Mas não pensem, caros leitores, que circular pela direita e apenas ultrapassar pela esquerda é prerrogativa de países do Primeiro Mundo — embora seja já que isso se tornou praxe. Já mencionei aqui que nas diversas cidades da África do Sul pelas quais circulei vi, sempre, o pessoal circular pelas faixas mais lentas, ultrapassar e voltar para onde estava. Lembrando que lá a mão é “inglesa”, isto é, invertida, e as faixas mais lentas são à esquerda. E isso vale para a linda autoestrada N4 ou para as de pista dupla somente. No caso das vicinais de pista simples, o pessoal vai para o acostamento mesmo. Nem precisa pedir passagem. E, pelo visto, olham sempre para o retrovisor, pois nem é necessário chegar perto. Prova de que não é questão de fazer leis, mas sim de educação das pessoas.
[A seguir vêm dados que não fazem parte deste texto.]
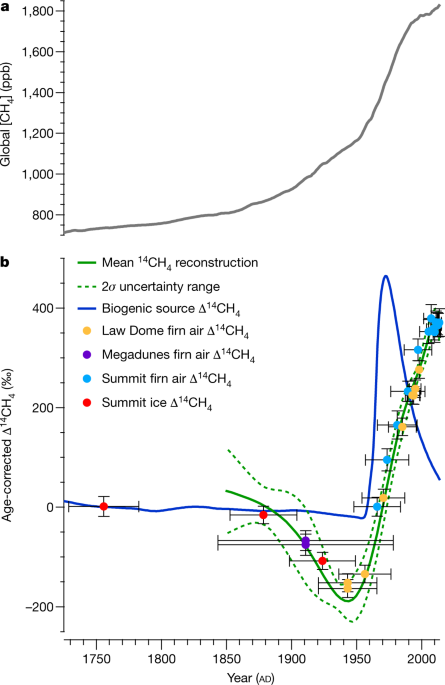 Preindustrial 14CH4 indicates greater anthropogenic fossil CH4 emissions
Mudando de assunto: este comentário é totalmente fora do tema. Mudei de assunto, mesmo. Por que é que repórteres de televisão agora têm mania de sublinhar determinadas sílabas ou mesmo letras quando falam? E virou mania em todos os canais, apesar de que é mais perceptível na GloboNews. Fica até difícil compreender uma frase inteira. Nada a ver com dar ênfase a algo em especial – entenderia que insistissem em, por exemplo, “a-p-e-n-a-s 0,1%”. Mas não, frisam letras ou sílabas em frases como “o governo fez bem em se de-bru-çar sobre tal assunto”, ou “caíram as vendas em a-ç-o-u-g-u-e-s da capital”. Ou, ainda “caíram as ven-das em a-çougues”, “dando a im-pressão de que a U-nião Europeia…”. Soluço gramatical? Deveras i-rri-tan-te.